§ Passage shown:
######
Text © Robert Barry Francos / FFanzeen, 2018
Images from the Internet
There are only two songs here, but they spit guitar fire. Falling comfortably somewhere between rock and metal, they have a sound that could have mass appeal. I don’t know much about them, but with the right tweaking, I can see them going somewhere. The vocals by Steven Kuchinsky are solid New England, reminding me of so many rocker bands from the Rat period (like Stomper and Pastiche). It’s short and sweet, but this definitely gives the listener a nice taste of the band’s style. I’m looking forward to a full release.
Fire in the Field
There are a lot of rockers of various shades in this column, but Fire in the Field are a bit different in that while it’s, well, user-friendly, there is enough of a pop level that is appealing so that it stands out. High production values without overwhelming it, with some catchy melodies, you get the impression that they’re fun to see live. Sort of like if the Romantics were heavier, it’s a band you can headbang to, or just dance. That’s saying a lot. The songs are good, if a bit long, but more importantly they’re fun with just the right amount of noise thrown in. My drawback comment? The lyrics are included, but they’re small and white print on red background, so that it’s hard enough to read that even my $2 drug store classes aren’t helping.
######
(Entries taken from a collection)
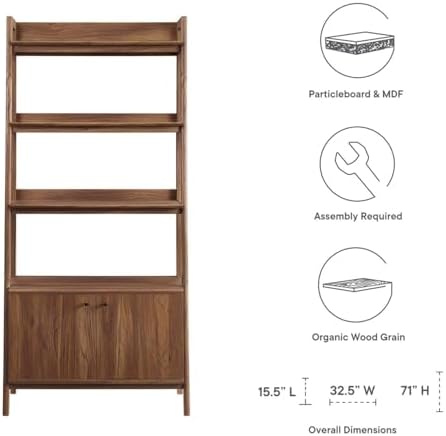 Modway 33" Bookshelf Display Case in Walnut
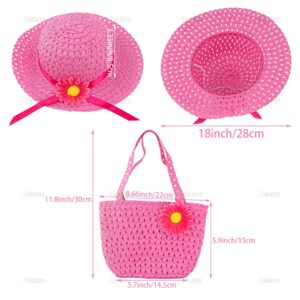 AUEAR, 3 Set Girls Straw Hat and Purse Set Tea Party Summer Beach Sunflower Daisy Flower Sunhats Blue Yellow Pink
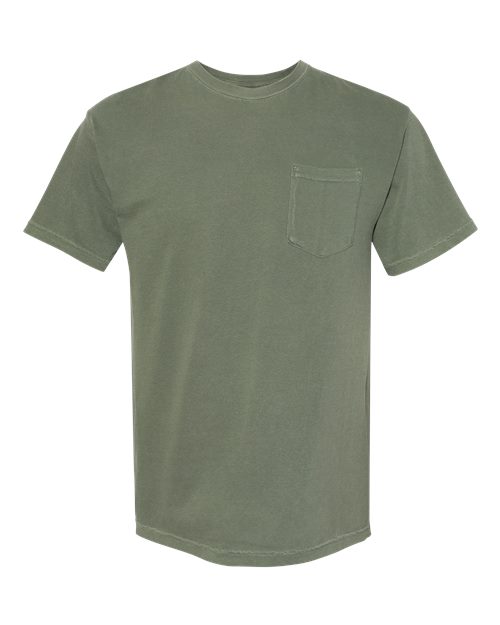 Unisex Garment-Dyed Heavyweight Pocket T-Shirt - Moss Front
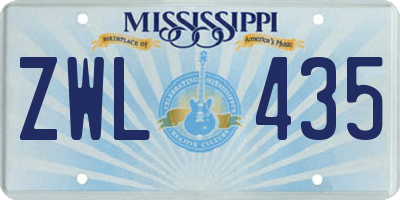 MS license plate ZWL435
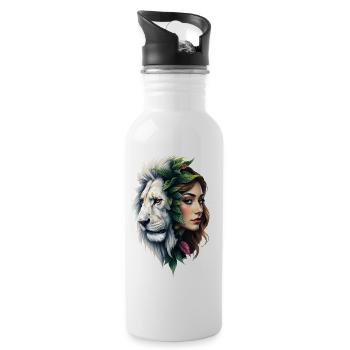 Floral Lion Woman Face - Water bottle with straw - white - Right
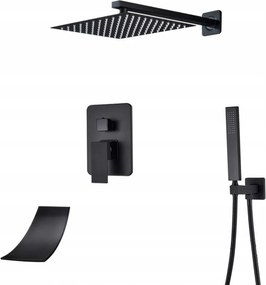 Falsík Alatti Szett Fekete Matt Kifolyócső Vízesés Box 25CM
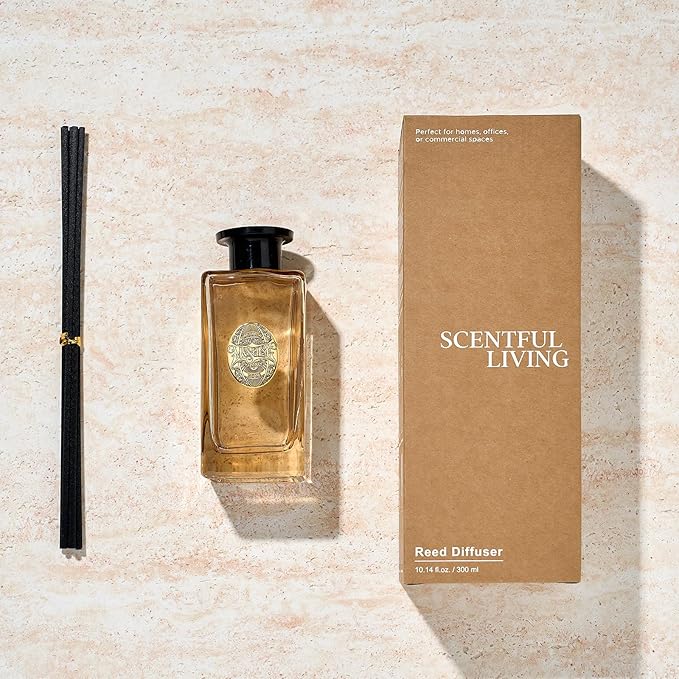 M&SENSE 10.14 oz Large Reed Diffuser Set | Jasmine Garland Scent Oil Diffuser with Sticks | Hotel Collection Non-Toxic Essential Oil |for Bedroom Bathroom Living Room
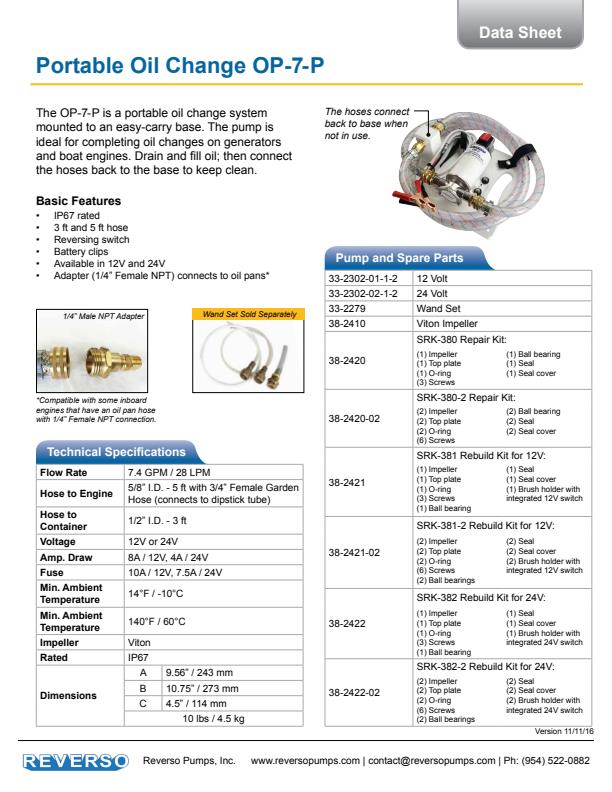 Reverso - Model OP-7-P - Portable Fast Lube Oil Change System - Datasheet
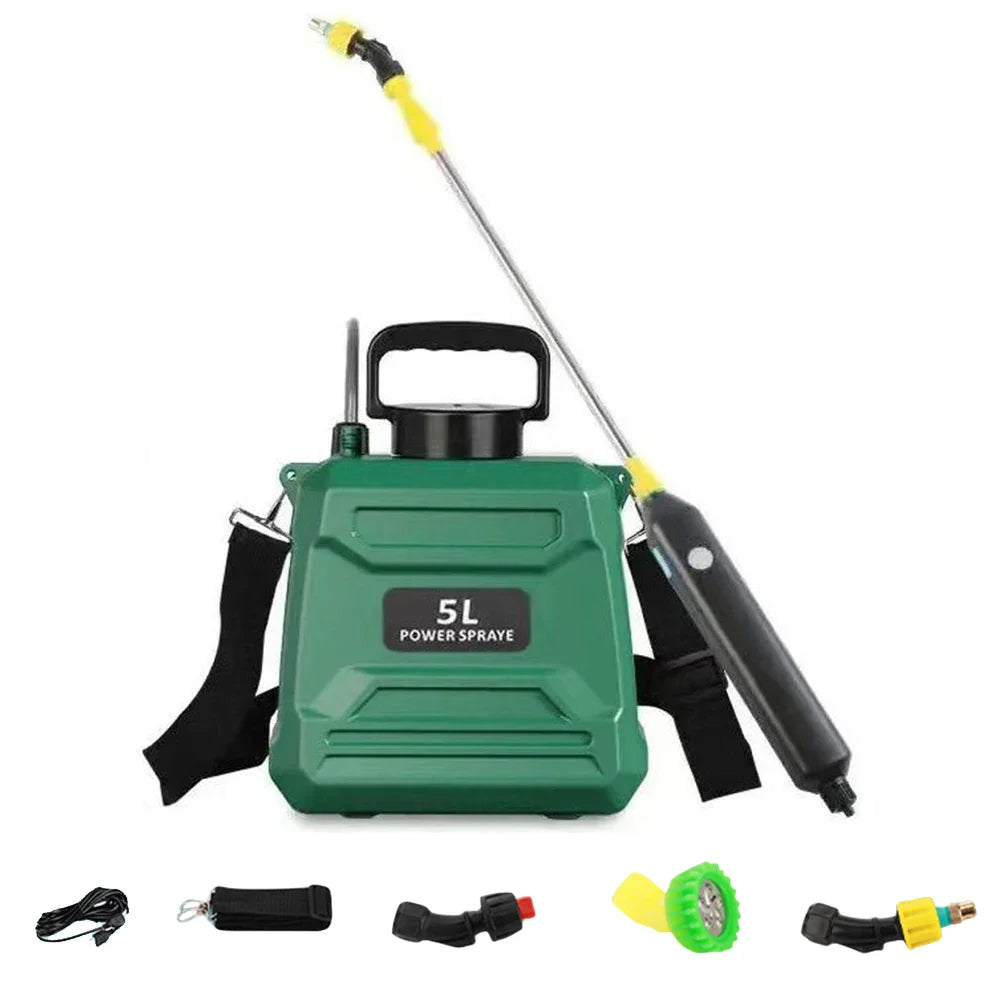 SPRAYMATE Pro Battery Pressure Sprayer | 5 L Shoulder Spray Bottle | USB Charging & Adjustable Nozzle | For Garden, Cleaning & Weed Control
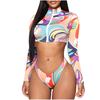 Summer Women's Print Long Sleeve Zip Print Swimwear Beachwear Bikini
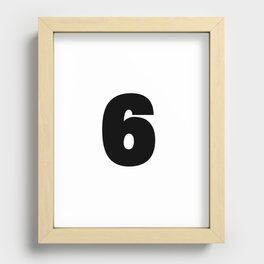 6 (Black & White Number) Recessed Framed Print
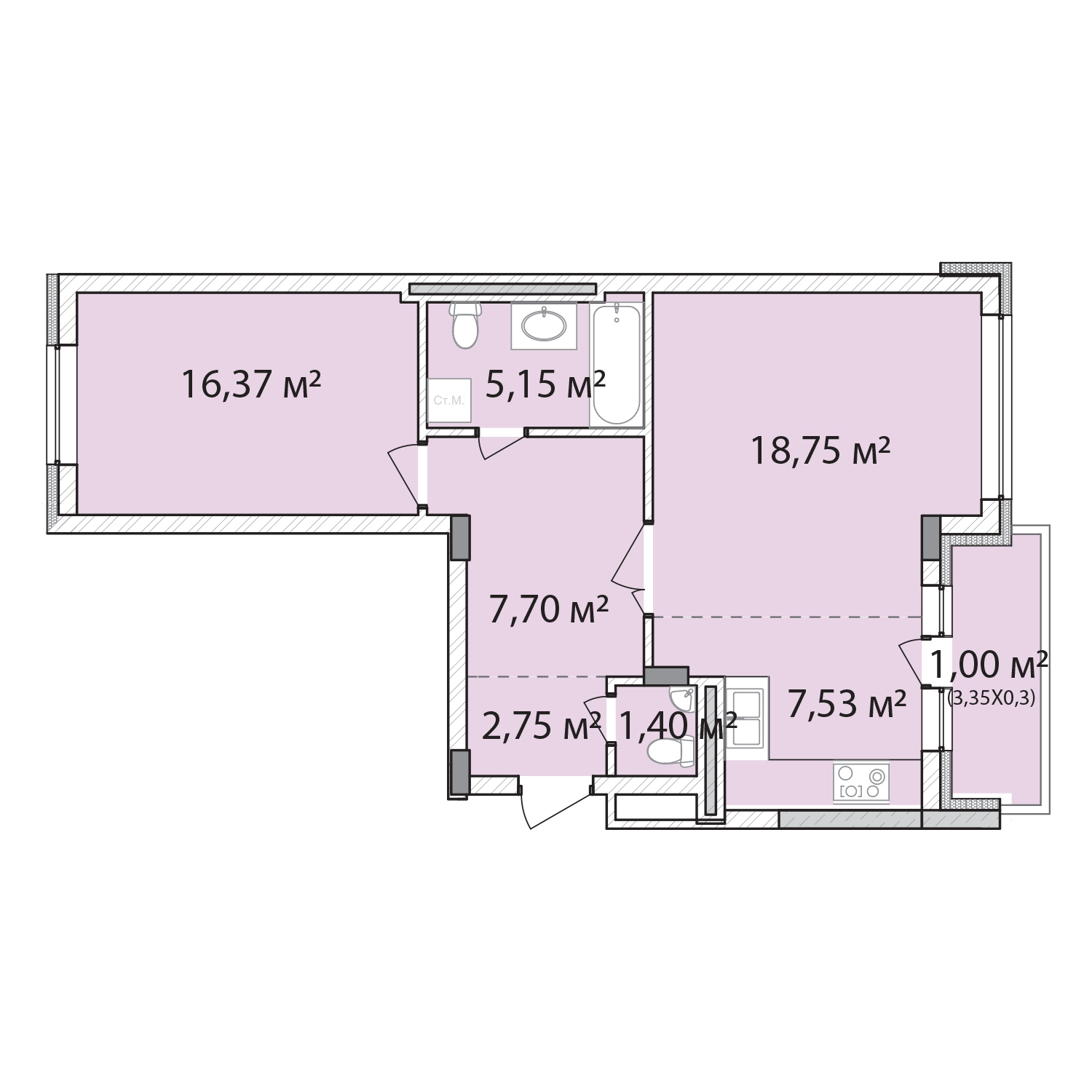 2-комнатная 60.65 м² в ЖК Лавандовый от 21 379 грн/м², г. Бровары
######
§ Task set:
a) In the music review, which band does the writer say Fire in the Field would resemble if that band were heavier?
b) Retype the entries word for word, beginning with the first entry and stopping after the line that contains "Falsík Alatti Szett". Leave out the pictures.

§ Task-by-task answers:
a) The Romantics.

b)
 Modway 33" Bookshelf Display Case in Walnut
 AUEAR, 3 Set Girls Straw Hat and Purse Set Tea Party Summer Beach Sunflower Daisy Flower Sunhats Blue Yellow Pink
 Unisex Garment-Dyed Heavyweight Pocket T-Shirt - Moss Front
 MS license plate ZWL435
 Floral Lion Woman Face - Water bottle with straw - white - Right
 Falsík Alatti Szett Fekete Matt Kifolyócső Vízesés Box 25CM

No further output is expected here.